I'd say the prosecution is overreaching with this
I'd find it circumspect if a sergeant was able to pick his duty location or know what was going on in Poland. The nature of what the camps evolved into weren't exactly common information to the average soldier.
It's iffy. Many people denied knowledge of the holocaust, the camps etc, but the later you go in the war the more unlikely that defence actually becomes. The scale was huge, regular army units (NOT just the SS) were involved in atrocities and mass executions, the millions of Jews were just the start of it and so many people were killed in so many different ways at so many different times by so many different people. If you lived a town over from a concentration camp there was a 0% chance that you didn't know what was going on there at least partially. There were almost a million members of the SS. Civilians were involved in transportation, rounding up of people, deportation, etc. Regular soldiers guarded columns of Soviet PoWs on long death marches to camps. Regular soldiers shot hundreds of thousands of surrendered soldiers or exacted vengeance on civilians for partisan uprisings.

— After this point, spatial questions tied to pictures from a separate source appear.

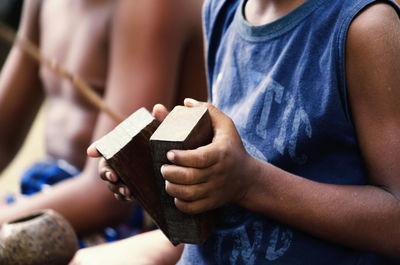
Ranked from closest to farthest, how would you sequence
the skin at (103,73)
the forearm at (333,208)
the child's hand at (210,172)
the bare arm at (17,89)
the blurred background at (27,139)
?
1. the child's hand at (210,172)
2. the forearm at (333,208)
3. the skin at (103,73)
4. the bare arm at (17,89)
5. the blurred background at (27,139)

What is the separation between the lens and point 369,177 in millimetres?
926

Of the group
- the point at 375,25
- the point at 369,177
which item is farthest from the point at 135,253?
the point at 375,25

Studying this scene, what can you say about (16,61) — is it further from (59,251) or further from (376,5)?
(376,5)

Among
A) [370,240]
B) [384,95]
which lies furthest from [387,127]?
[370,240]

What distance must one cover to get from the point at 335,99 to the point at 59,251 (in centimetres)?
60

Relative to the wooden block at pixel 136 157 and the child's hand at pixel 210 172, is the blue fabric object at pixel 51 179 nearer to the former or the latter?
the wooden block at pixel 136 157

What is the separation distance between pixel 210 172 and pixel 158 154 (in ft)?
0.26

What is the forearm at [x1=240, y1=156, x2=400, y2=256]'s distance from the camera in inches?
34.8

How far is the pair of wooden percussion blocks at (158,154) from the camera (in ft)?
2.60

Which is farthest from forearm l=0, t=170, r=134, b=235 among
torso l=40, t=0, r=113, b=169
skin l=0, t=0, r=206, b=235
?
torso l=40, t=0, r=113, b=169

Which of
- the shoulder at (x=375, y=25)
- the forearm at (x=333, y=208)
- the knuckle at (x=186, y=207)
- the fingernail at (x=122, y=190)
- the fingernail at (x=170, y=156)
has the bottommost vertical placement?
the forearm at (x=333, y=208)

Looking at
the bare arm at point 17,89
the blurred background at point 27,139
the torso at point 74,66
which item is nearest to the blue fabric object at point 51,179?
the torso at point 74,66

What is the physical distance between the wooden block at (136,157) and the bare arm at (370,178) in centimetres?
13

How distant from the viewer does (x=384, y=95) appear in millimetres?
865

All of these people moved around the country at various times, they would talk, administrators knew about it on many levels, they would talk, blah blah. There's no way you can keep a lid on this. Many would not be aware of the
full extent of it, certainly, but it's a really tough sell to say that knowledge of it wasn't widespread.
However, we don't know based off this article when this person joined the SS (i.e. death camps definitely not widespread or well known in the 30's, but common knowledge by '44), whether he volunteered or was conscripted, or whether he chose his posting. These and other facts will no doubt come out in the trial.